[Rows from a spatial reasoning dataset]
____

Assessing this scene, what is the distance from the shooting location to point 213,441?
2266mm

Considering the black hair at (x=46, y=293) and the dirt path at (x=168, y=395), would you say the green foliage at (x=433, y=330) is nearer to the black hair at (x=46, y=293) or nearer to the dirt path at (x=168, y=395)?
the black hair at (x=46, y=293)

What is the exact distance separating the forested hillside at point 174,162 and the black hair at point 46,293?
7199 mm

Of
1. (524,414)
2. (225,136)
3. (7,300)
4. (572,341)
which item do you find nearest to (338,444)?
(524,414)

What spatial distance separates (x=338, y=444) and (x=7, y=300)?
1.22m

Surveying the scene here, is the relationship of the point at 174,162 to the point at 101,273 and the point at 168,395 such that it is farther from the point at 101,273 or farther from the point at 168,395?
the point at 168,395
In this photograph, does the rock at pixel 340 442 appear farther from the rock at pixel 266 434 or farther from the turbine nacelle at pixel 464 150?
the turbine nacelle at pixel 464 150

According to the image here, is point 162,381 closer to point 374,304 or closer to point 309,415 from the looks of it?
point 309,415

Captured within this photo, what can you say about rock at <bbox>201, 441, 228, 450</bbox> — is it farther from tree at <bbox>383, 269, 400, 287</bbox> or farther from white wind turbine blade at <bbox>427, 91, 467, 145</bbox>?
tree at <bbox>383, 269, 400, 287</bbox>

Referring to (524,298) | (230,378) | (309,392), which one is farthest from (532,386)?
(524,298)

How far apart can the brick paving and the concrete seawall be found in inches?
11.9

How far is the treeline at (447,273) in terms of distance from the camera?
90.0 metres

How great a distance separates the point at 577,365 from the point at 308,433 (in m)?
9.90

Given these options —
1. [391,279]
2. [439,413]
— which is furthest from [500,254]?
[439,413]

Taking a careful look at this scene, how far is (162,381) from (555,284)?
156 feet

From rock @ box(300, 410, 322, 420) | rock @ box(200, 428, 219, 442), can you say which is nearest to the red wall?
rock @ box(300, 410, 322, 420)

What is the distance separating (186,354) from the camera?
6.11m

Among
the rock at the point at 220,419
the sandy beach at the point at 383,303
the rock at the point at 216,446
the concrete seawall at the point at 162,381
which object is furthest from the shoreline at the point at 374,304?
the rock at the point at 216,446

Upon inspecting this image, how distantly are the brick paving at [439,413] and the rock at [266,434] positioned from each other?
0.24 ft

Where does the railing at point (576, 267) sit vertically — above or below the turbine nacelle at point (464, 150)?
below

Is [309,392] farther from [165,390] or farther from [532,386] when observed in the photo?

____

Each line above must be reproduced exactly as it stands.

Worked answer –
Assessing this scene, what is the distance from the shooting location to point 213,441?
2266mm

Considering the black hair at (x=46, y=293) and the dirt path at (x=168, y=395), would you say the green foliage at (x=433, y=330) is nearer to the black hair at (x=46, y=293) or nearer to the dirt path at (x=168, y=395)?
the black hair at (x=46, y=293)

What is the exact distance separating the forested hillside at point 174,162 and the black hair at point 46,293?
7199 mm

Of
1. (524,414)
2. (225,136)
3. (7,300)
4. (572,341)
which item do you find nearest to (338,444)?
(524,414)

What spatial distance separates (x=338, y=444) and (x=7, y=300)?
1.22m

Surveying the scene here, is the relationship of the point at 174,162 to the point at 101,273 and the point at 168,395 such that it is farther from the point at 101,273 or farther from the point at 168,395?
the point at 168,395
In this photograph, does the rock at pixel 340 442 appear farther from the rock at pixel 266 434 or farther from the turbine nacelle at pixel 464 150?
the turbine nacelle at pixel 464 150

According to the image here, is point 162,381 closer to point 374,304 or closer to point 309,415 from the looks of it?
point 309,415

Captured within this photo, what can you say about rock at <bbox>201, 441, 228, 450</bbox> — is it farther from tree at <bbox>383, 269, 400, 287</bbox> or farther from white wind turbine blade at <bbox>427, 91, 467, 145</bbox>?
tree at <bbox>383, 269, 400, 287</bbox>

Referring to (524,298) | (230,378) | (309,392), which one is farthest from (532,386)?
(524,298)

How far apart can the brick paving and the concrete seawall be found in inches?
11.9

How far is the treeline at (447,273) in terms of distance from the camera?
90.0 metres

How great a distance separates the point at 577,365 from the point at 308,433 (in m)?
9.90

Given these options —
1. [391,279]
2. [439,413]
— which is furthest from [500,254]?
[439,413]

Taking a careful look at this scene, how far is (162,381) from (555,284)?
156 feet

From rock @ box(300, 410, 322, 420) | rock @ box(200, 428, 219, 442), can you say which is nearest to the red wall?
rock @ box(300, 410, 322, 420)

What is the distance separating (186,354) from the camera?
6.11m

Among
the rock at the point at 220,419
the sandy beach at the point at 383,303
the rock at the point at 216,446
the concrete seawall at the point at 162,381
which object is furthest from the shoreline at the point at 374,304?
the rock at the point at 216,446

Upon inspecting this image, how distantly are the brick paving at [439,413] and the rock at [266,434] positioned from each other?
0.24 ft

Where does the railing at point (576, 267) sit vertically — above or below the turbine nacelle at point (464, 150)?
below

Is [309,392] farther from [165,390] or farther from [532,386] when observed in the photo?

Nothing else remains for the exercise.